Here's the question $$\iiint (x-1)(y-1) \,dx\,dy\,dz.$$ I am asked to evaluate this integral over the region $$D:=\left \{ (x,y,z) \in\mathbb{R}^3 :x^2+y^2 \leq z \leq 2x+2y+2 \right \}.$$ There are the bounds of integration in set D (the variable $z$ is isolated) and well I tried to find the solution of this integral :
\begin{align*} &\iint_{Pr_{(y,x)}(D)}\int_{x^2+y^2}^{2x+2y+2}(x-1)(y-1) \,dx\, dy\, dz \\ =&\iint_{Pr_{(y,x)}(D)}\int_{x^2+y^2}^{2x+2y+2}(xy-x-y+1) \,dx\, dy\, dz, \end{align*} and integrate only with respect to $z.$ I have that: \begin{align*} \int_{x^2+y^2}^{2x+2y+2}(xy-x-y+1) \,dz&=(xy-x-y+1)*(2x+2y+2-(x^2+y^2)) \\ &=3x^2y+3xy^2-2x^3y-2xy^3-3x^2+x^3-2xy-3y^2+y^3+2. \end{align*}
It looks like this way is too long. The second thing that came to mind when I saw the set $D$ was to apply cylindrical coordinates, but this doesn't make easier the left member of the set $D.$ What can I do or what have I done wrong up until now?
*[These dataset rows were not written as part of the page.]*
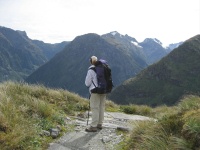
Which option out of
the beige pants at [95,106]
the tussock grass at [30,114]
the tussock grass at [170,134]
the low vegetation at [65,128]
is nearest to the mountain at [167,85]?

Any support for this question would be appreciated.
Hint. Note that the intersection of paraboloid $z=x^2+y^2$ and the plane $z=2x+2y+2$ projected onto $xy$-plane is given by the circle $x^2+y^2=2x+2y+2$ that is $$(x-1)^2+(y-1)^2=2^2.$$ Hence the given triple integral becomes $$\iint_{(x-1)^2+(y-1)^2\leq 2^2}\int_{x^2+y^2}^{2x+2y+2}(x-1)(y-1) dx dy dz,$$ and after integrating with respect to $z$ we get $$\iint_{(x-1)^2+(y-1)^2\leq 2^2}(x-1)(y-1)(4-(x-1)^2-(y-1)^2) dx dy.$$ Now use the polar coordinates centered at $(1,1)$. Can you take it from here?